Reputation: 1549
Most of the data sets that I have worked with has generally been of moderate size (mostly less than 100k rows) and hence my code's execution time has usually not been that big a problem for me.
But I was recently trying to write a function that takes 2 dataframes as arguments (with, say, m & n rows) and returns a new dataframe with m*n rows. I then have to perform some operations on the resulting data set. So, even with small values of m & n (say around 1000 each ) the resulting dataframe would have more than a million rows.
When I try even simple operations on this dataset, the code takes an intolerably long time to run.

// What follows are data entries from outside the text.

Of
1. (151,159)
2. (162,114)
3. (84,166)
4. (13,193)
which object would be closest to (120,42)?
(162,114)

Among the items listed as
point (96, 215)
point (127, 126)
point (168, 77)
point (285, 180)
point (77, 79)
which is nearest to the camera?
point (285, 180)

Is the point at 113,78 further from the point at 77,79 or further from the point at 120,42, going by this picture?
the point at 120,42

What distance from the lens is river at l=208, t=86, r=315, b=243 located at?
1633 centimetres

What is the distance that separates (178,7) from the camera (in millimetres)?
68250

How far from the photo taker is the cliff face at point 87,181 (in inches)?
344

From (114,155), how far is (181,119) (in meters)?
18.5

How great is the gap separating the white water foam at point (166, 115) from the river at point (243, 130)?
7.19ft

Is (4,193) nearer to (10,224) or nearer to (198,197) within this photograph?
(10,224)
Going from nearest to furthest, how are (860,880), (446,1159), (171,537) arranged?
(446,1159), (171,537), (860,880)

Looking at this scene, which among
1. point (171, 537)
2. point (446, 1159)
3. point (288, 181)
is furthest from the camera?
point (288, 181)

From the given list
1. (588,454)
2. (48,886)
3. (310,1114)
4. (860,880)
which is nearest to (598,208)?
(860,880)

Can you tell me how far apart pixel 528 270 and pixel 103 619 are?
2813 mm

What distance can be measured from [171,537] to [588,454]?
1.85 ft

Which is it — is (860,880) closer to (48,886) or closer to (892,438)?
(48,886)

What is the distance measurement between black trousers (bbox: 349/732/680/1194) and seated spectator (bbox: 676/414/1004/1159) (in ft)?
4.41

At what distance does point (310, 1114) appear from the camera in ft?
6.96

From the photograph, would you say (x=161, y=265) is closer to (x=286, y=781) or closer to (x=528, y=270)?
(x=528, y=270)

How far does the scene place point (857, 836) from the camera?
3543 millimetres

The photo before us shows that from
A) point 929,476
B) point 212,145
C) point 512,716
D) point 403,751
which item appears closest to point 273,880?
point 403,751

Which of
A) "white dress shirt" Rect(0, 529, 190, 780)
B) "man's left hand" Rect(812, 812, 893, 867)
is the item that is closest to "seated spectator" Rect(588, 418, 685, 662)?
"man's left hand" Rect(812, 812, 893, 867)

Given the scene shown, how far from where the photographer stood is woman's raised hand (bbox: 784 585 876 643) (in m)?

Specifically, my resulting dataframe has 2 columns with numeric values and I need to add a new column which will compare the values of these columns and categorize them as - "Greater than", "less than", "Tied"
I am using the following code:
df %>% mutate(compare=ifelse(var1==var2,"tied",
ifelse(var1>var2,"Greater than","lesser then")
And, as I mentioned before, this takes forever to run. I did some research on this, and I figured out that apparently operations on data.table is significantly faster than dataframe, so maybe that's one option I can try.
But I have never used data.tables before. So before I plunge into that, I was quite curious to know if there are any other ways to speed up computation time for large data sets.
What other options do you think I can try?
Thanks!
Upvotes: 1
Views: 186
Reputation: 567
For large problems like this I like to parallelize. Since operations on individual rows are atomic, meaning that the outcome of an operation on a particular row is independent of every other row, this is an "embarassingly parallel" situation.
library(doParallel)
library(foreach)
registerDoParallel() #You could specify the number of cores to use here. See the documentation.
df$compare <- foreach(m=df$m, n=df$n, .combine='c') %dopar% {
#Borrowing from @nicola in the comments because it's a good solution.
c('Less Than', 'Tied', 'Greater Than')[sign(m-n)+2]
}
Upvotes: 1